---- Stored data
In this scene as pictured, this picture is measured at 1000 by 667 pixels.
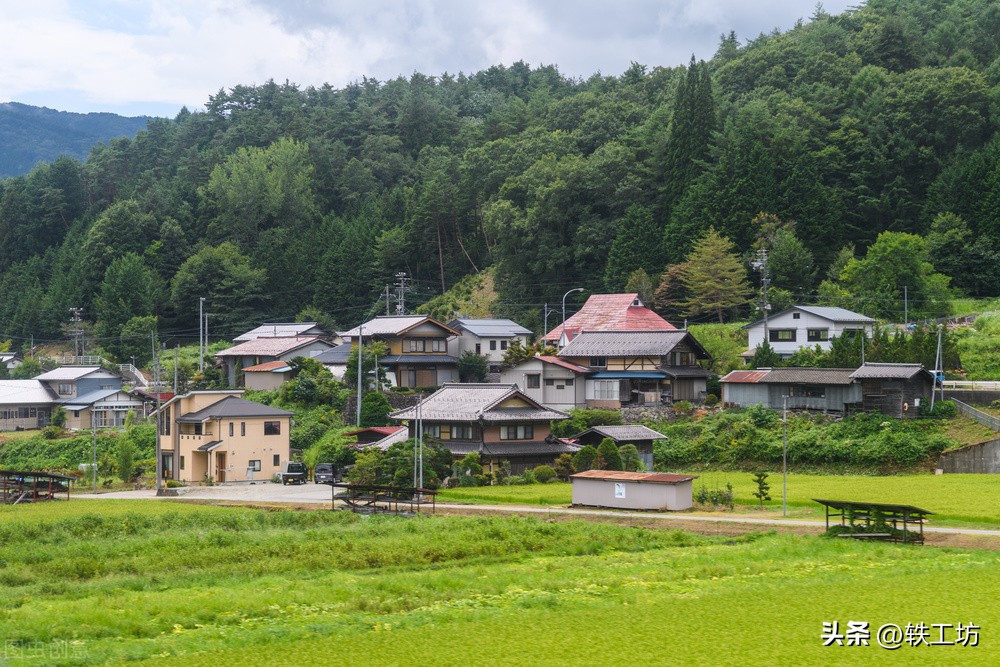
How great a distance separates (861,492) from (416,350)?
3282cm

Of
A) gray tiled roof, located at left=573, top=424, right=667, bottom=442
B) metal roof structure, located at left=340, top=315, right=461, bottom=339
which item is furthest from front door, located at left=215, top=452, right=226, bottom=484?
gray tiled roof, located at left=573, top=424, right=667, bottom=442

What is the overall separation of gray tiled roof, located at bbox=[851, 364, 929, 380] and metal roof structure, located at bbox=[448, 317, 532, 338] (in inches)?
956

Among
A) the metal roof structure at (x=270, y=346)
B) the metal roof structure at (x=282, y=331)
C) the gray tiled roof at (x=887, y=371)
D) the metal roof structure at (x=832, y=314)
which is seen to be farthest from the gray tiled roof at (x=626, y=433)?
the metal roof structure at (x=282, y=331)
--------
---- Stored data
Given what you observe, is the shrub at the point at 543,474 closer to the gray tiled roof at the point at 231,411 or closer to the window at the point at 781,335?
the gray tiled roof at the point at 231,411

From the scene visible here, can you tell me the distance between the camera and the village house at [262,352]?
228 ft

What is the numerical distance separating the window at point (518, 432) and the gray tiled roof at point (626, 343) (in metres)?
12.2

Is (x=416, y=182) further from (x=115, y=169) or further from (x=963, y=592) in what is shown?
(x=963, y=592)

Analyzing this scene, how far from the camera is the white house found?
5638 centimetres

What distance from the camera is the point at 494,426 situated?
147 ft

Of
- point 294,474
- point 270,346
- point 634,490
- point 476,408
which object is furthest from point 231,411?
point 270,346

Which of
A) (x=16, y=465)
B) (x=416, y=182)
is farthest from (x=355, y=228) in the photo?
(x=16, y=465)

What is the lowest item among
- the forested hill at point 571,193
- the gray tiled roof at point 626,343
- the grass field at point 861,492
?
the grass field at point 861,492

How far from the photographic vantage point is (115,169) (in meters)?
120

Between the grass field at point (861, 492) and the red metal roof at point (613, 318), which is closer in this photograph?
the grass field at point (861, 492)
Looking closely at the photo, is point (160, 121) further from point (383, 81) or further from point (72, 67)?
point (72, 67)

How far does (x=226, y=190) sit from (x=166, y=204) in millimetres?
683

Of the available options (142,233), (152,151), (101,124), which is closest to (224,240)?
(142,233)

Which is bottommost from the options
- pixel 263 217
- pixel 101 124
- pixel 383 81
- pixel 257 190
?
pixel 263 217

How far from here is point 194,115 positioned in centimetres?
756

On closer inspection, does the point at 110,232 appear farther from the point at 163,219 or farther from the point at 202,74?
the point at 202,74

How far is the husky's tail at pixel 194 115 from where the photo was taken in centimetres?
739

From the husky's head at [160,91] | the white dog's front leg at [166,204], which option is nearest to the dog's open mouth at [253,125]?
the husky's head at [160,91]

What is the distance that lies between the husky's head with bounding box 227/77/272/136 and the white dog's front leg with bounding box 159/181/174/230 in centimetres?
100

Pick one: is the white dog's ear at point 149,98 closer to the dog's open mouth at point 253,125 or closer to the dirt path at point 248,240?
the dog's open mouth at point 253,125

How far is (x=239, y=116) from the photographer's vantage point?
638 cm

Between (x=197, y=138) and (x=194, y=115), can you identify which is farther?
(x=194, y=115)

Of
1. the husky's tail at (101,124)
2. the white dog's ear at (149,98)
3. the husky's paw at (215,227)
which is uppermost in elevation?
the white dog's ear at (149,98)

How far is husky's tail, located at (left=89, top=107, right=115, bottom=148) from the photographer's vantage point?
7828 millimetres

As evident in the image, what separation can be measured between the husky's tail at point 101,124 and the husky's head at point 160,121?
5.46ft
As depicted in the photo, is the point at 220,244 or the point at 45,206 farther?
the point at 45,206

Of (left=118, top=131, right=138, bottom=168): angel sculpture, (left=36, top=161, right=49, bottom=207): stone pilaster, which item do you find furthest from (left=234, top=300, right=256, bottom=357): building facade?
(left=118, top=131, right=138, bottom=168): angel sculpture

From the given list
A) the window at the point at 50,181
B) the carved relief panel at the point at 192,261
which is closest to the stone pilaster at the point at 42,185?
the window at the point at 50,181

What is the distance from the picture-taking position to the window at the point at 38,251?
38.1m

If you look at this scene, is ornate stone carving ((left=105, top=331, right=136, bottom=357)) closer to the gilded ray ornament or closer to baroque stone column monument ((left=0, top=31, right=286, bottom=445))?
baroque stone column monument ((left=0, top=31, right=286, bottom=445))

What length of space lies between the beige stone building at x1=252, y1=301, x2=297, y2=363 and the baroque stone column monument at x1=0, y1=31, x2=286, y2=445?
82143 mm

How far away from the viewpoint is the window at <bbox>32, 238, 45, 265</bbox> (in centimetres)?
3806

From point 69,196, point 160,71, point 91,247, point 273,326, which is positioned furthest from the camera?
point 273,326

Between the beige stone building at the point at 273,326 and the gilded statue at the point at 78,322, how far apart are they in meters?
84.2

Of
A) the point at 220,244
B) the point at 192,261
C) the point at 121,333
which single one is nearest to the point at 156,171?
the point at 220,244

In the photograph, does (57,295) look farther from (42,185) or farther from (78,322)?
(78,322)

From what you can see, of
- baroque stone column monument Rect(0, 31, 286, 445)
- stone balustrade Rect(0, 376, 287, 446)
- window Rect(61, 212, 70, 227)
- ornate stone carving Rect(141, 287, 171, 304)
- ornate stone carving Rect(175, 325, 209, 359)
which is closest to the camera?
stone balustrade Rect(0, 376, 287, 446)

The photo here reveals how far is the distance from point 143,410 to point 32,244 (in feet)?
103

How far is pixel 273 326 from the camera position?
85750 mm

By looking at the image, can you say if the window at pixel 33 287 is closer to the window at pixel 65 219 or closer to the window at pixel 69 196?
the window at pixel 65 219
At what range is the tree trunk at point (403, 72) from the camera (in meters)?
--------
Problem requirements: Locate each line of the data above that contains the word "nearest" and copy those lines out. The match is case-sensitive.

Answer to this task:
From the husky's head at [160,91] | the white dog's front leg at [166,204], which option is nearest to the dog's open mouth at [253,125]?
which single one is nearest to the point at 156,171?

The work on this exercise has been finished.